Brasão Episcopal de Dom Sales – Explicação

brasãoDescrição do Brasão:

“Escudo terciado, o primeiro de azul com um pelicano de prata, ferido de vermelho no ninho; o segundo de ouro com um cacto de verde, o terceiro com as armas e cores da Ordem do Carmo, substituindo a estrela de prata por um monograma “AM” de prata. O escudo esta pousado sobre uma cruz episcopal processional de ouro. Encimando o conjunto, o chapéu eclesiástico de verde, forrado de vermelho, com seus cordões terminados em cada lado por seis borlas, na posição 1, 2 e 3, também de verde. Sob o conjunto, um listel de prata, forrado de azul, brocante sobre a ponta da cruz, com a divisa “SICUT QUI MINISTRAT” escrita em letras maiúsculas de negro.”

Justificação Heráldica:

O chapéu com cordas e doze borlas verdes é símbolo de Cristo cabeça da Igreja e dos doze apóstolos, a cuja missão o Bispo encontra-se intimamente associado.  A cruz pastoral dourada indica que o ministério do bispo existe em referência ao ministério pastoral de Cristo e em continuidade com o mesmo. “Atuando na pessoa e em nome de Cristo, o Bispo se converte para a Igreja a ele confiada, em sinal do Senhor Jesus, Pastor e Esposo, Mestre e Pontífice da Igreja” (PG. 7).

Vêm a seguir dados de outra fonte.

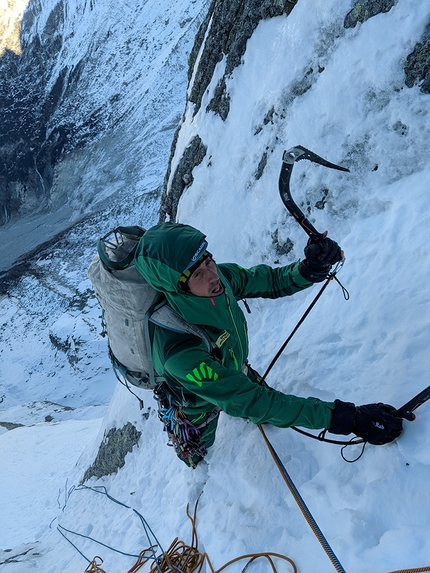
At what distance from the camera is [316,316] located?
13.4ft

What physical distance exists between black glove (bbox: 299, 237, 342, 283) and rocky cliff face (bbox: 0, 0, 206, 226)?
143 feet

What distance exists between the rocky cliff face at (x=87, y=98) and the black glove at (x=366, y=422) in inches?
1760

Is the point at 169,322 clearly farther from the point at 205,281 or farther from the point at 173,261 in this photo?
the point at 173,261

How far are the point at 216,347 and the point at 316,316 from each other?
4.74 feet

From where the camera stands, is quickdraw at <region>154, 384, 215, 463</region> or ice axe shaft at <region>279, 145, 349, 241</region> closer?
ice axe shaft at <region>279, 145, 349, 241</region>

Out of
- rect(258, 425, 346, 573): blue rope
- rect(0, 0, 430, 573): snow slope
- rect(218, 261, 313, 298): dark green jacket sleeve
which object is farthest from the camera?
rect(218, 261, 313, 298): dark green jacket sleeve

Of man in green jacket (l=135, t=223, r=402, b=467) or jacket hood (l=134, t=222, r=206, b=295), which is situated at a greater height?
jacket hood (l=134, t=222, r=206, b=295)

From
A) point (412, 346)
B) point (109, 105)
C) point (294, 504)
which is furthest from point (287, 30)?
point (109, 105)

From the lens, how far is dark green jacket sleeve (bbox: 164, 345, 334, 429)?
2484 mm

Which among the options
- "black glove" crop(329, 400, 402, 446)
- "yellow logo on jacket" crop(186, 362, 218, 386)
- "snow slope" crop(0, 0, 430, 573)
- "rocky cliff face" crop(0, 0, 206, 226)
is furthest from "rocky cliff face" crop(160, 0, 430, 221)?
"rocky cliff face" crop(0, 0, 206, 226)

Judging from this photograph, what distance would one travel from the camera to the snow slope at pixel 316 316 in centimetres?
263

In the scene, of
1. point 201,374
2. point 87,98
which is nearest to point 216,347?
point 201,374

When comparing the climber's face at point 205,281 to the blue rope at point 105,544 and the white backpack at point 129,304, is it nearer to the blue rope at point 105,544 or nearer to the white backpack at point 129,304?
the white backpack at point 129,304

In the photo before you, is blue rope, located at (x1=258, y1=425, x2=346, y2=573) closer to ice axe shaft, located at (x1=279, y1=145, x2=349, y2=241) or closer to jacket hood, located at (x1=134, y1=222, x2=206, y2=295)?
jacket hood, located at (x1=134, y1=222, x2=206, y2=295)
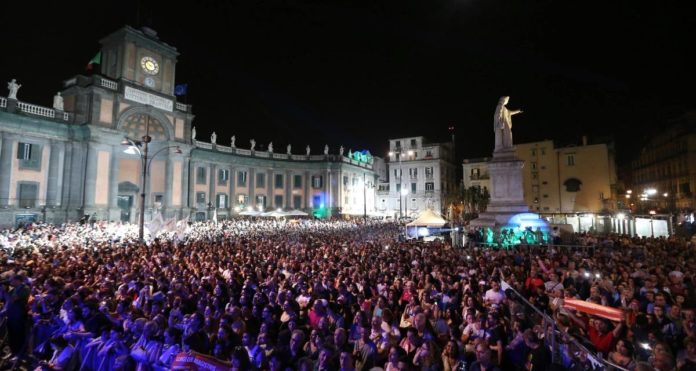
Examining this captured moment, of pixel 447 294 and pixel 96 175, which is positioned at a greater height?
pixel 96 175

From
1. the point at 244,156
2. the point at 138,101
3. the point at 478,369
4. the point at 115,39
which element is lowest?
the point at 478,369

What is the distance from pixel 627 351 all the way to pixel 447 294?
3806 millimetres

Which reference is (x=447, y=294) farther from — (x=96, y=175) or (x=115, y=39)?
(x=115, y=39)

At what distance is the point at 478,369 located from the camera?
4.99 meters

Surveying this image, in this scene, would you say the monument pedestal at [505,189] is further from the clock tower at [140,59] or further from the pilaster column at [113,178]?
the clock tower at [140,59]

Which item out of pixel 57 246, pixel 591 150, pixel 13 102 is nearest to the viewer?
pixel 57 246

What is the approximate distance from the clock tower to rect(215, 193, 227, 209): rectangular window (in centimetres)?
1611

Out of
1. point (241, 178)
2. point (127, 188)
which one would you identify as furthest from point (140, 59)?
point (241, 178)

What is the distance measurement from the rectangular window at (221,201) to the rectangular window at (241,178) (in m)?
3.52

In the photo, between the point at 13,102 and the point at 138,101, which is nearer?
the point at 13,102

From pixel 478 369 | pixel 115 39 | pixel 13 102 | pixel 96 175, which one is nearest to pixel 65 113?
pixel 13 102

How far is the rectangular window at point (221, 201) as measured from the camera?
52.6m

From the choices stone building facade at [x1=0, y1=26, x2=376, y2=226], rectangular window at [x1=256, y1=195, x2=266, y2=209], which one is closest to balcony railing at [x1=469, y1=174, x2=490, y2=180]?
rectangular window at [x1=256, y1=195, x2=266, y2=209]

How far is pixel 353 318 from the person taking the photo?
7.64 metres
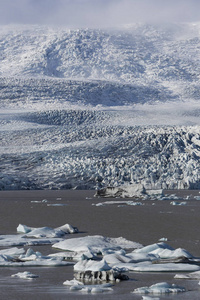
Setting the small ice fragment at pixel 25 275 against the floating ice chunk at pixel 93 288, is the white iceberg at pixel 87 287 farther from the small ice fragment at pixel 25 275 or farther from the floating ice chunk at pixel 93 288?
the small ice fragment at pixel 25 275

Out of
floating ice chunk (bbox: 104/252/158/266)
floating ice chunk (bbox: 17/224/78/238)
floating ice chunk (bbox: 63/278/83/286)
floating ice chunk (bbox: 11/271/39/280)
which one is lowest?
floating ice chunk (bbox: 63/278/83/286)

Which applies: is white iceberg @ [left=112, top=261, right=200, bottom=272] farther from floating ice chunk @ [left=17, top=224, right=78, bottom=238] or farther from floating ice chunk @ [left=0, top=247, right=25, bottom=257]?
floating ice chunk @ [left=17, top=224, right=78, bottom=238]

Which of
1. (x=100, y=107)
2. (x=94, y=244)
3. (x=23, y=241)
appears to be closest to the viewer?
(x=94, y=244)

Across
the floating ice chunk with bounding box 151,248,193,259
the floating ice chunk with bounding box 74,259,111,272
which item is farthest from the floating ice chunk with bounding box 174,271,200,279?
the floating ice chunk with bounding box 151,248,193,259

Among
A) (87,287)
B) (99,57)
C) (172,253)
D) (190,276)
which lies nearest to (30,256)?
(172,253)

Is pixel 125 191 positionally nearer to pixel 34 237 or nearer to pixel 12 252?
pixel 34 237

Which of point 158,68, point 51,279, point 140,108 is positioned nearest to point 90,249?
point 51,279

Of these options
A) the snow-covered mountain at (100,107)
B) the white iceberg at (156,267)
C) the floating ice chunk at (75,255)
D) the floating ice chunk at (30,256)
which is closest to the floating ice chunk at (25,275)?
the white iceberg at (156,267)
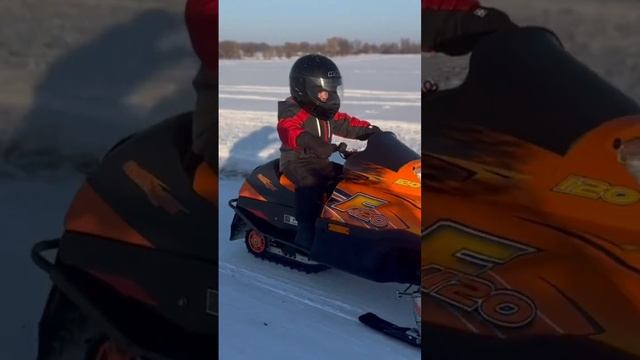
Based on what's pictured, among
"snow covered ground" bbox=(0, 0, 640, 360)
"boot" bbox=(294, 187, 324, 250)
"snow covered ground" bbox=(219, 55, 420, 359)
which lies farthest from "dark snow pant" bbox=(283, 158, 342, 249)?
"snow covered ground" bbox=(0, 0, 640, 360)

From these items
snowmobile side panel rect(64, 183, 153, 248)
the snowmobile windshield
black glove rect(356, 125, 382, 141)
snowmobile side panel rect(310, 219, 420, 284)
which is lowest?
snowmobile side panel rect(310, 219, 420, 284)

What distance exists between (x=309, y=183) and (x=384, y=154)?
0.28 meters

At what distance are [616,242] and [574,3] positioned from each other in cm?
43

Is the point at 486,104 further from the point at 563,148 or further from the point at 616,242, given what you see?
the point at 616,242

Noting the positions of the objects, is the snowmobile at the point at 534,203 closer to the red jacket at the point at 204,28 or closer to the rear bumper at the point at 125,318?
the red jacket at the point at 204,28

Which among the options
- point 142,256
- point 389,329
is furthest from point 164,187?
point 389,329

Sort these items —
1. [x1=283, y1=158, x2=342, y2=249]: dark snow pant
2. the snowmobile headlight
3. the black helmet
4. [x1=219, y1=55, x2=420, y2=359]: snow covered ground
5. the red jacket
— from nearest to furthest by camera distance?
the snowmobile headlight
the red jacket
[x1=219, y1=55, x2=420, y2=359]: snow covered ground
the black helmet
[x1=283, y1=158, x2=342, y2=249]: dark snow pant

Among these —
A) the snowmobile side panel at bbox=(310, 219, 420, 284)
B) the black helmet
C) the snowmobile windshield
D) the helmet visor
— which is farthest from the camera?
the snowmobile windshield

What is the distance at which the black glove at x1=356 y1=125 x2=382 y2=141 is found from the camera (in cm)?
215

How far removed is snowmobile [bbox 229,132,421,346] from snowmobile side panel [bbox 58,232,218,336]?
27.6 inches

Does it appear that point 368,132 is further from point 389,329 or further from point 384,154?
point 389,329

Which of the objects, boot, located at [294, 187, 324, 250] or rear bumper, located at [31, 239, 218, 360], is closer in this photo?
rear bumper, located at [31, 239, 218, 360]

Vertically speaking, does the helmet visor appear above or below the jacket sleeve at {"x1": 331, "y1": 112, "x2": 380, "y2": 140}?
above

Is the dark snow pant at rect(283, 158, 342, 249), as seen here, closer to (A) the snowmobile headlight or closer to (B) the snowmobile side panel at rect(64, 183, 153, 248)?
(B) the snowmobile side panel at rect(64, 183, 153, 248)
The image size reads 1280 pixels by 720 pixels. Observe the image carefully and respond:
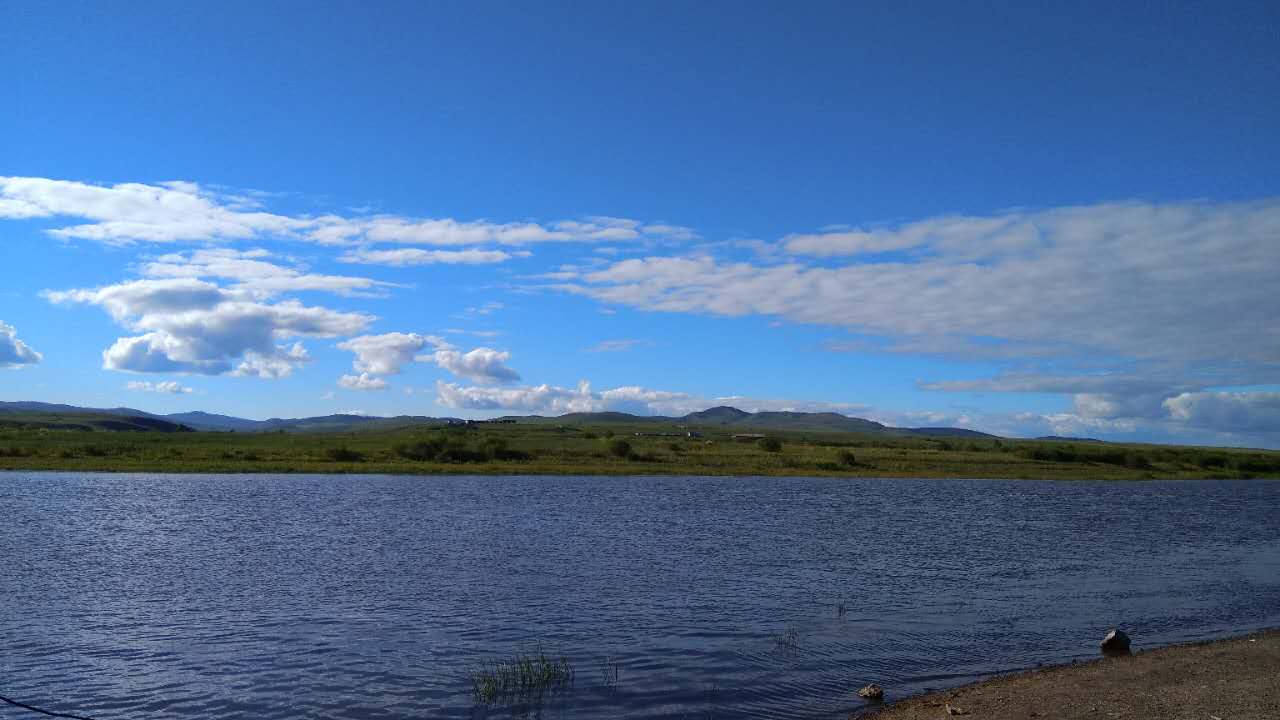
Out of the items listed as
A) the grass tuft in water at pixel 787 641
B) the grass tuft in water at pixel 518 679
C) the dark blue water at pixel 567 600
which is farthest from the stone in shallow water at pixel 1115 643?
the grass tuft in water at pixel 518 679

O Pelicano que oferece o seu sangue para alimentar seus filhotes é, desde os primeiros séculos da história da Igreja, um símbolo do mistério da redenção que se consuma no amor crucifixo de Cristo que se oferece como dom para a vida do mundo. A Eucaristia, sacramento da caridade, é o memorial permanente desta entrega total de Cristo.  O Bispo, é chamado a nutrir quotidianamente o seu ministério na eucaristia e a configurar sua vida “pela caridade derramada na cruz pelo grande Pastor das ovelhas que deu seu sangue por elas ao entrega-lhes a própria vida” e, com entranhas de misericórdia, transforma sua vida em um ato perene de doação para confortar, ajudar e socorrer os pequenos, fazendo-os sentir a força vivificante da caridade de Cristo: “Não existe maior amor do que dar a vida pelos amigos” (Jo. 15, 13).

O Cacto, planta típica do sertão nordestino, que se mantém verde mesmo durante os grandes tempos de estiagem, é símbolo de resistência e de esperança, características fundamentais da fé e da vida povo sertanejo. No brasão representa a origem sertaneja do Bispo e a Igreja Particular de Cajazeiras à qual ele foi enviado para exercer o seu ministério pastoral. Como o mandacaru que se ergue verde na aridez da terra, o Bispo é chamado a ser sinal de esperança. “Atuando como pai irmão e amigo de todos, estará ao lado de cada um como imagem viva de Cristo nossa esperança” (PG 4).

O Brasão Carmelita representa a pertença do Bispo à Ordem do Carmo e a espiritualidade na qual ele alimenta sua vida de discípulo. As estrelas que ladeiam o monte simbolizam os Profetas Elias e Eliseu e evocam a dimensão profética da vocação do frade carmelita. Recorda ao Bispo a responsabilidade de conjugar sua vida de intimidade com Deus com as exigências concretas da missão, para ser junto ao povo a ele confiado, fiel servidor da verdade, sinal e profecia com palavras e exemplo.

O Monograma alusivo à Vigem Maria presente no centro do brasão fala da natureza mariana da vocação carmelita e da identidade de toda a Igreja que contempla em Maria a imagem perfeita do seu ser e do dinamismo de sua missão. Contemplando-a como serva fiel do Senhor, o bispo encontra na Virgem Maria a perfeição da santidade para a qual ele deve caminhar com todas as suas forças e à qual tende o rebanho que lhe foi confiado. 

A frase SICUT QUI MINISTRAT”, que transliterada para o português significa “Como aquele que serve”, é o lema assumido pelo novo bispo. É uma citação tirada do Evangelho de Lucas 22, 27, expressão da atitude fundamental de Jesus que consuma sua vida na doação total de si e se apresenta como modelo do discípulo, fundamentando no serviço todo o dinamismo da comunidade cristã. O Bispo, chamado a entrar na escola do Cristo Servo e a conformar-se totalmente a Ele, é enviado a “estar no meio” do seu povo, como como menor entre os irmãos, mediador e servo entre aqueles que também são chamados a servir, em espírito de comunhão, fraternidade e complementaridade.